**Text excerpt**

>>After converting wisent-java.wy, I will be able to completely remove
>>wisent-java-lex.el. And probably some specific predefined analyzers
>>in semantic-lex.el could be removed too ;-)
> Wow, that is pretty impressive. I like the idea of having everything
> together in one file that explains how to parse a file.
> Don't you still need wisent-java-lex.el for the other java (non tag)
No, wisent-java-lex is only used in wisent-java-tags.el and
wisent-java.el to provide the lexers. When both lexers will be
auto-generated that file wont be necessary anymore.
>>- Defined two new `matchdatatype' generated analyzers:
>> * A sexp analyzer, defined by `define-lex-sexp-type-analyzer', to
>> handle tokens which are s-expressions anchored by a `syntax'
>> regexp. A trivial example is given by strings, anchored by
>> "\\s"" and whose end is given by a "guarded" `forward-sexp'.
> Very nice.
> It might not be much of a stretch for this to imply any kind of
> matching, not just those available in the syntax table? Like BEGIN ->
> END in Ada, for example.
That's a good idea. Perhaps a solution could be to allow overriding
of the hard-coded `forward-sexp' by a user's defined function that can
handle specific language expression like BEGIN -> END in Ada. The
sexp and block type analyzers could both benefit of that feature.
>> * A keyword analyzer, defined by `define-lex-keyword-type-analyzer',
>> to handle only language keywords. That permit to separate
>> analysis of true keywords from other symbols.
> Does this mean a separate entry in the lexer construction?
> ie. 1 call to find 'keywords' and a second to find 'symbol' %types?
> That could slow things down some.
Yes this means that. For what I saw, using the new Java lexer,
parsing hasn't slowed down. Matching a keyword is very fast, as it
uses a symbol table. The only extra cost I see can be a redundant
looking-at. IMO this tiny extra cost is largely compensated by the
flexibility given to the programmer. Keywords and other symbols no
more need to be handled in the same way, and can be matched by
different syntax regexp. For example we can imagine that keywords
start with a percent (like in grammars) and ordinary symbols not.
%type <keyword> syntax "%\\(\\sw\\|\\s_\\)+" matchdatatype keyword
%type <symbol> syntax "\\(\\sw\\|\\s_\\)+" matchdatatype regexp
In a such case using two different regexp to respectively match
keywords and symbols could be faster than looking up in the keyword
table for each symbol.
A more interesting case would be if, for some language, keywords were
not based on Emacs symbol characters, as opposed to other ordinary
symbols ;-) Separating keyword from symbol analyzers permits to
>>- <type> in the generated analyzer name is now enclosed between < > to
>> improve readability. For example:
>> %package my-foo
>> %type <symbol> syntax "\\(\\sw\\|\\s_\\)+" matchdatatype regexp
> This entry is beginning to strike me as being a bit long.
> Technically, the word "syntax" and "matchdatatype" are sugar, meaning
> they add anchors for the developer to know what is coming.
> Are sections of this optional? eg:
> %type <symbol> syntax "blahblah"
> implies a matchdatatype of regexp
> %type <symbol> matchdatatype regexp
> implies some sort of default syntax regular expression?
> I guess just
> %type <symbol>
> could mean something if there are defaults.
It will be easy to preset useful defaults in the type table for well
known types like <symbol>, <string>, <punctuation>, etc.., by adding
things like the following in `semantic-lex-make-type-table':
;; Set up some useful default properties
For now generation of a <type> analyzer is controlled by the existence
or a syntax property for that <type>.
To let the developer control what analyzers to generate it could be
possible to use a special flag like "%type <xxx> generate t", or
simply check that a %type statement is present.
> That's fine. I'd probably adapt it to use all your new stuff anyway. ;)
> I like the new representation as it says a lot more with the <> around
I committed the changes.

**Problem statement**
Could you return the part of the lexer thread above from "Yes this means" to "ordinary symbols not.", word for word?

**Supplied information**
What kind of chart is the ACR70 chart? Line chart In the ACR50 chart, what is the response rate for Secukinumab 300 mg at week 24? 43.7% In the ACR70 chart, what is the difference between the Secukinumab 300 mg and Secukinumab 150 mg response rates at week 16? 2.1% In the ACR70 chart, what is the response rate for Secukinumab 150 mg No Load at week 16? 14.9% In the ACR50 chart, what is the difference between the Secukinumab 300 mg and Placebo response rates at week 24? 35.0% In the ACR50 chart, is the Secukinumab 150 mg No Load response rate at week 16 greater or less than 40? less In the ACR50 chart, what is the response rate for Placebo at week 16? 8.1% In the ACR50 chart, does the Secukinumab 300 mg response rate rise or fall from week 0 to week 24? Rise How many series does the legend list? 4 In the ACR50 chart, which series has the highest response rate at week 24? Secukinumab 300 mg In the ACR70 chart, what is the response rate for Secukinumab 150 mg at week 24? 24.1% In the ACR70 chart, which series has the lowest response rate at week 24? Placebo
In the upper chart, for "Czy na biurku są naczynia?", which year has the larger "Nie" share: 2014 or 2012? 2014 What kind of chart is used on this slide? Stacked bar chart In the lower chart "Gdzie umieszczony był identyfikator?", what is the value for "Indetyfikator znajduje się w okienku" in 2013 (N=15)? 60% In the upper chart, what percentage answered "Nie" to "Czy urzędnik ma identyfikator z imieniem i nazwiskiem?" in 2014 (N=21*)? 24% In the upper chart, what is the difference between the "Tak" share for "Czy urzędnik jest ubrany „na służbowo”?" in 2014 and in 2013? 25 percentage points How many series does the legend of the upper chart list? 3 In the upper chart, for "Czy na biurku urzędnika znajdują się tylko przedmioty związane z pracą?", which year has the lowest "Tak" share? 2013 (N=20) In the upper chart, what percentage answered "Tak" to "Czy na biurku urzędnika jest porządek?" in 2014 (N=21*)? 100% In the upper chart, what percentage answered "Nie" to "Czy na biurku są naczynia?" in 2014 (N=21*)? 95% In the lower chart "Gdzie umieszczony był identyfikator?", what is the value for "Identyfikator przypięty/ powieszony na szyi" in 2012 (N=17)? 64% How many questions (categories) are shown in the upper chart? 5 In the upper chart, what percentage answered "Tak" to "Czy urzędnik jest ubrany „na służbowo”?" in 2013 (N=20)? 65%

**Response to the task**
Yes this means that. For what I saw, using the new Java lexer,
parsing hasn't slowed down. Matching a keyword is very fast, as it
uses a symbol table. The only extra cost I see can be a redundant
looking-at. IMO this tiny extra cost is largely compensated by the
flexibility given to the programmer. Keywords and other symbols no
more need to be handled in the same way, and can be matched by
different syntax regexp. For example we can imagine that keywords
start with a percent (like in grammars) and ordinary symbols not.